Through enhanced awareness, most drivers take the effort to remove snow and ice from their hoods and roofs before driving, but others too often skip it because they're in a rush or don’t understand how potentially dangerous it is.
Current law that I had pushed and fought for says if snow or ice falls or is dislodged from a vehicle, causing death or serious bodily injury, the operator of that vehicle is subject to a fine. That fine ranges from $200 to $1,000 for each offense. However, we need to strengthen the current law by deterring people from leaving ice on their car -- preventing tragedies before they happen.
Pennsylvania’s Texting Ban Takes Effect March 2012
Under a new law that takes effect on March 8, 2012, drivers of all ages are prohibited from using their mobile phone or any similar device for the purposes of reading, writing or sending a text message while driving a motor vehicle on the roads in the Commonwealth.

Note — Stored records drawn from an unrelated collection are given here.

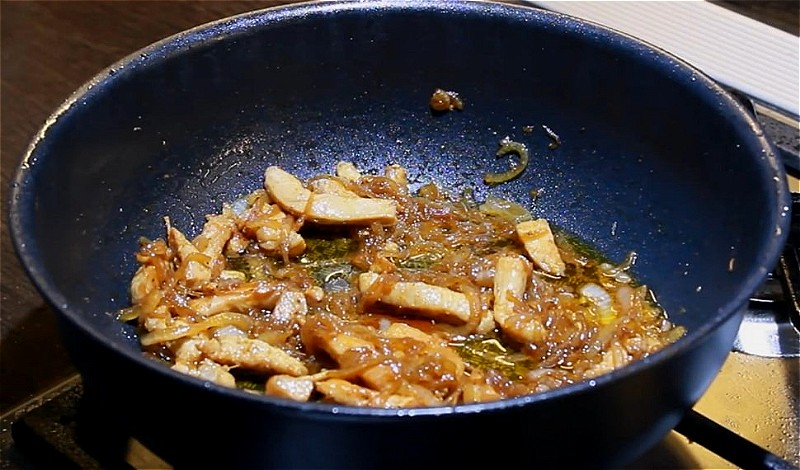 нарезаем и обжариваем в растительном масле куриное филе и лук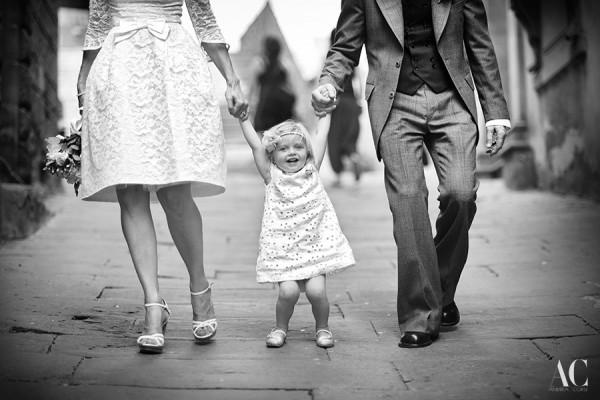 Intimate wedding in Cortona, Tuscany. A wonderful Family: Nigel & Vikki and little child Aida.
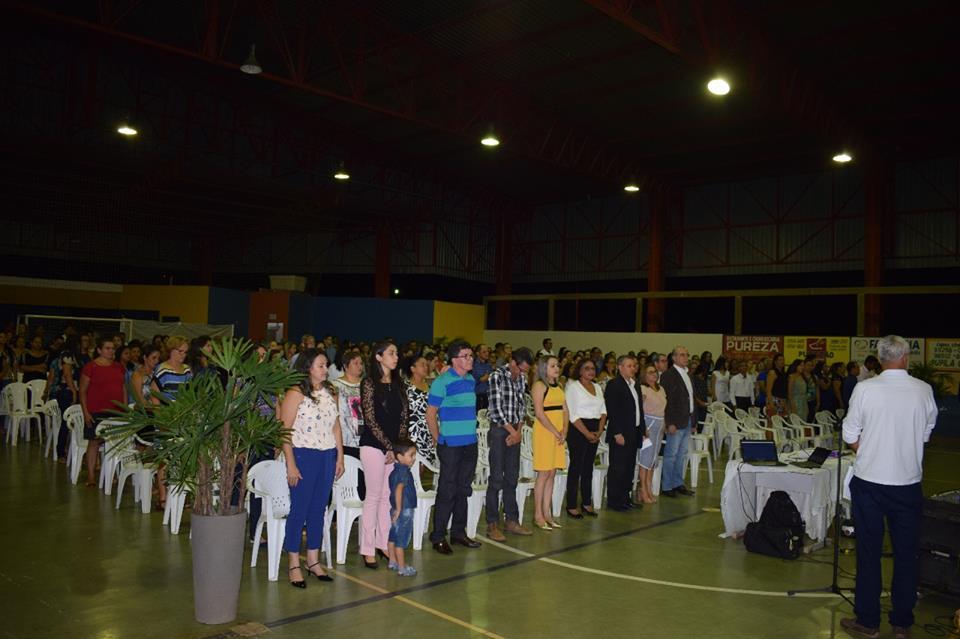 Governo de Cristalândia inicia ano letivo com palestra motivacional para funcionários, gestão e comunidade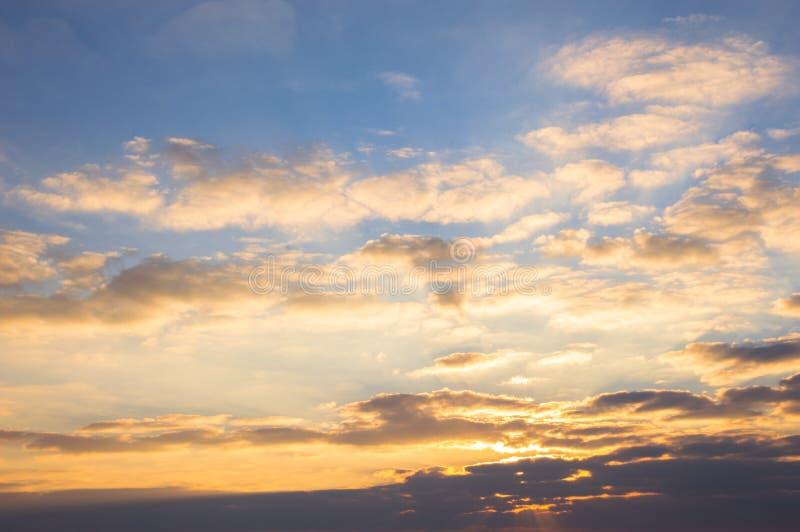 Céu azul e nuvens douradas no nascer do sol bonito imagens de stock royalty free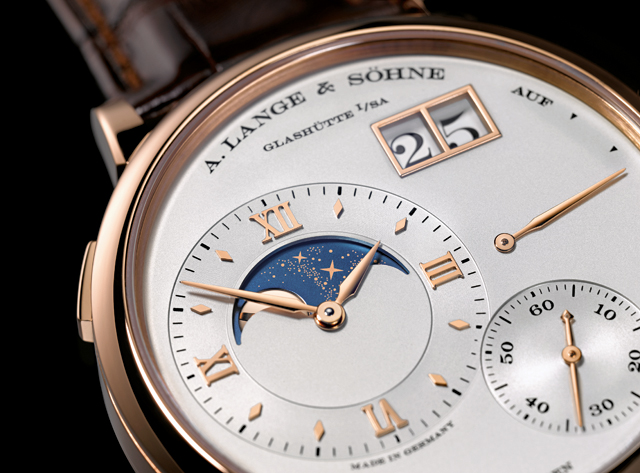 Grand_Lange_1_Moonphase_cut[1]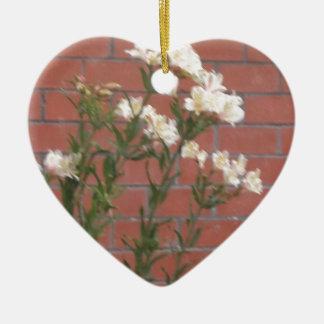Ornamento De Cerâmica Flores no tijolo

Under the new law, texting while driving is classified as a primary offense, which will allow a police officer to pull over a driver if the officer sees a driver texting. If an individual is reading, selecting or entering a phone number or name for the purpose of making a phone call, that individual would not be violating the texting ban. Language within this law also says that you may pull off to the side of the road, put your vehicle in ‘park’ and use your phone to text.
If an individual is convicted of texting while driving under the new ban, the driver faces a fine of $50 for each infraction. Further, the statewide texting ban will supersede and preempt any and all related local ordinances.
Pennsylvania now joins more than 30 other states that already have a ban on texting while driving. This law is intended to encourage drivers to keep their eyes on the road and reduce distractions.
Remember, this new law takes effect on March 8, 2012.